**Yapılacak iş A:**
Alıştırma metnine göre geçen ay kaç kadın cinayeti işlenmiştir?
**Yapılacak iş B:**
Aşağıdaki ifadelerin her biri alıştırma metniyle uyuşuyor mu? Her biri için evet ya da hayır deyin ve metinden belirleyici sözleri aynen alıntılayın.
(i) Eda Erdem adına yapılan heykelin açılışında sözü aktarılan kişi Türkiye Voleybol Federasyonu Başkanıdır.
(ii) Kadınlar "adam gibi adam" olarak anılmak istemektedir.
(iii) Geçen ay 17 şüpheli kadın ölümü yaşanmıştır.

**Alıştırma metni:**
┌────────

Bizim kadınlarımız

Bizim kadınlarımız

09.03.2024 04:00
Güncellenme:
Takip Et:

Kadınların ömrünün yarısı her şeyden önce insan olduğunu ispat etmeye çalışmakla, geri kalan yarısı da evde, işyerinde, sokakta olağanüstü bir çabayla omuzlarındaki büyük yükleri kırmadan dökmeden taşımakla geçiyor. Milli voleybolcumuz Eda Erdem adına yapılan heykelin açılışında Türkiye Voleybol Federasyonu Başkanı, Eda Erdem denince kaptan gibi kaptan, adam gibi adam” deyiveriyor. Oysa kadınlarımızın, “insan gibi insan” olmak dışında bir niyeti yok! Onlar kadın kalmak istiyorlar, “adam gibi adam” mertebesine “kadın gibi kadın” olarak taşınmak niyetindeler. Bu nedenle yalnızca geçen ay işlenen 36 kadın cinayetine ve 17 şüpheli kadın ölümüne, her şeye rağmen insan olmaya çalışarak ve hukuka güvenmek zorunda kalarak direniyorlar. Bugüne kadar hemen her arenada sonuna kadar direndikleri gibi. Nasıl mı?

└────────

**Gösterilen veriler:**
┌────────

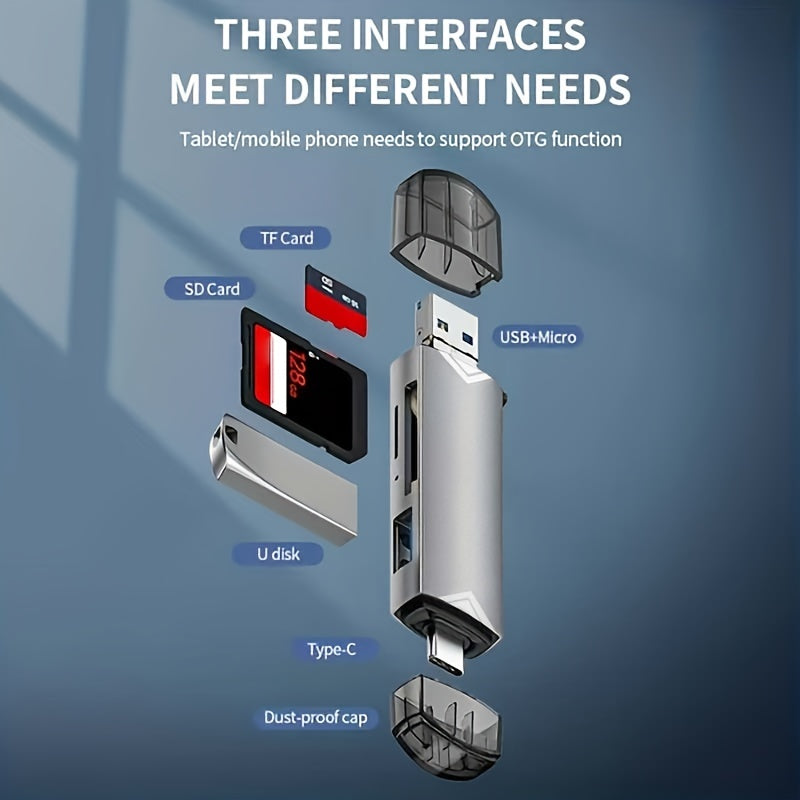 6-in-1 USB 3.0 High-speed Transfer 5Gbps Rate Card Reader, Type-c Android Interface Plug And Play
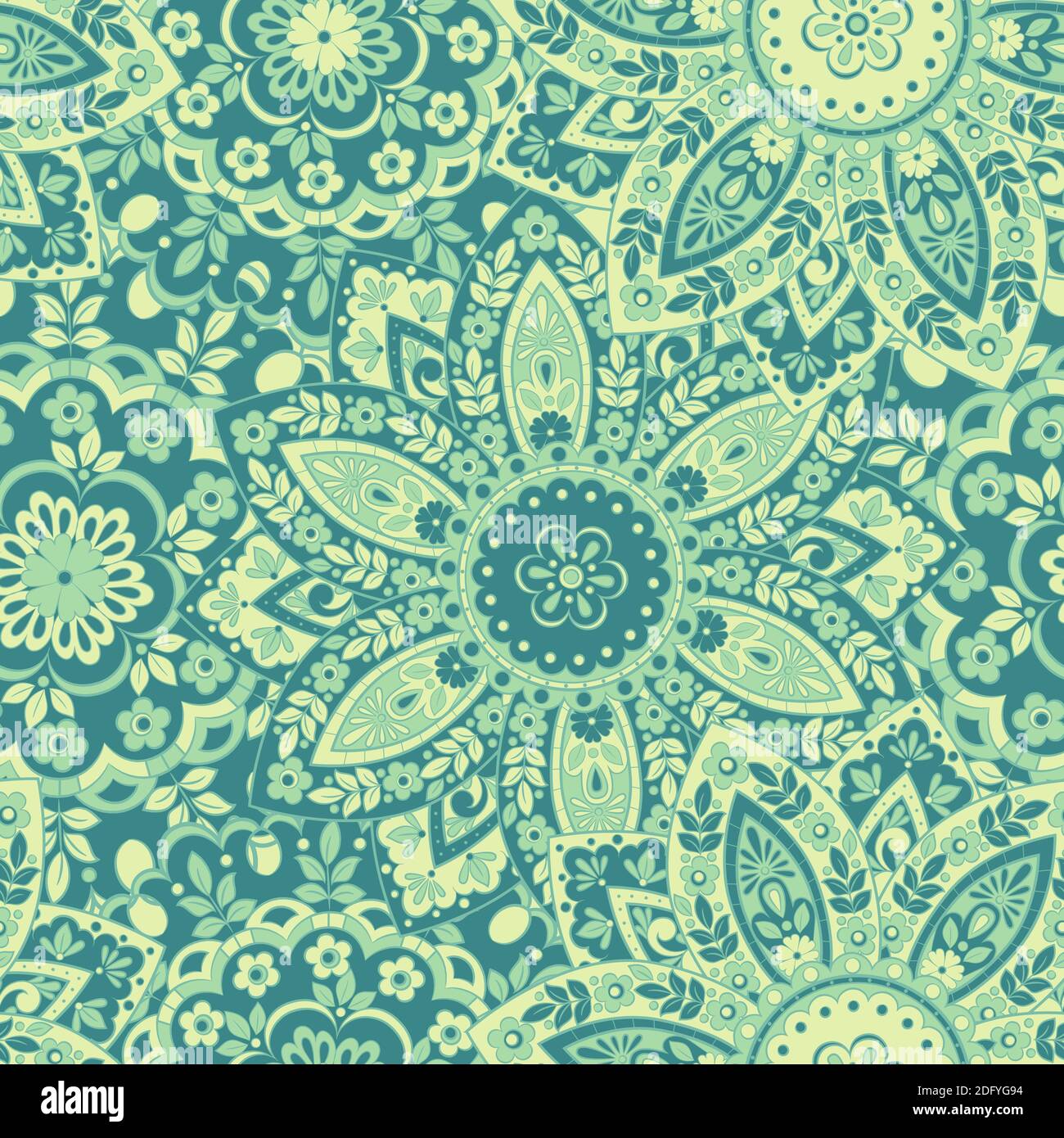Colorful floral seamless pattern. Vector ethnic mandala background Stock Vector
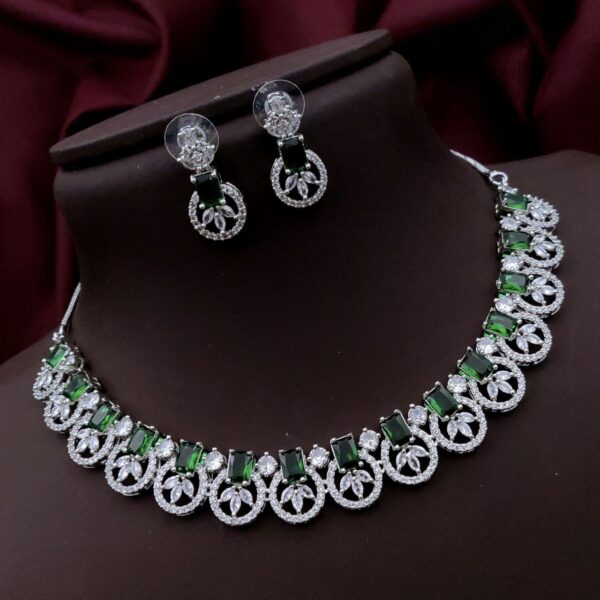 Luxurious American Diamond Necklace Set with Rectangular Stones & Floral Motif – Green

└────────

**Yanıt alanı A:**
36 kadın cinayeti işlenmiştir.

**Yanıt alanı B:**
(i) Evet: "Milli voleybolcumuz Eda Erdem adına yapılan heykelin açılışında Türkiye Voleybol Federasyonu Başkanı"
(ii) Hayır: "Onlar kadın kalmak istiyorlar, “adam gibi adam” mertebesine “kadın gibi kadın” olarak taşınmak niyetindeler."
(iii) Evet: "17 şüpheli kadın ölümüne"